A Labour-Greens-NZF government would be the most unstable we would ever have had.

Tim Mallory said...

There is a lot of mis-info about water reticulation. What you are paying for is the delivery of water to your property and the removal of waste water away there from. the cost is calculated by the amount used, hence the metering. The water itself is free. The cost covers things like running the pumping stations for both fresh water and waste water.

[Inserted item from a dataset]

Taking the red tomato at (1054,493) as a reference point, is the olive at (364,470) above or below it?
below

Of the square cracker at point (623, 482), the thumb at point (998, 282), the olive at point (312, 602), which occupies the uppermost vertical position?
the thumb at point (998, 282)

Neither of which applies to me as I have my own well and septic tank. It still costs me to pump the water to my house.

Guerilla Surgeon said...

Jigsaw, you have a habit of making these pronouncements without the slightest evidence. The Greens have worked well with Labour in the past, though not in government. But they did a very respectable job on confidence and supply. I must confess the wildcard is Winston, but the most unstable government I can think of would be the National / New Zealand first coalition of some years ago :-). And that actually was hardly Winston's fault.

Jigsaw said...

My 'evidence' is just that NZ First would have to work with the Greens who they despise (if you watch the House you can hardly be unaware of this) and as you point out the Greens and Labour would have to work together-even more difficult as the left loves to argue and the Greens are hated by many in Labour or have you not noticed!. I freely admit that I seldom offer evidence when it appears so self evident-to most people anyway.

Jigsaw said...

Tim Malloy is correct about water - we are in the same position and although the water is without a charge when it falls from the sky it still costs us to pump it to a useable place. The same applies to waste water although I am at a loss to know why we pay such high rates when the council doesn't supply either to us....nor any rubbish collection. I hope that offers enough detail for GS to be able to grasp the situation...

Chris Trotter said...

Matters deemed to be "self evident", Jigsaw, are usually only evident to the self who deemed them so.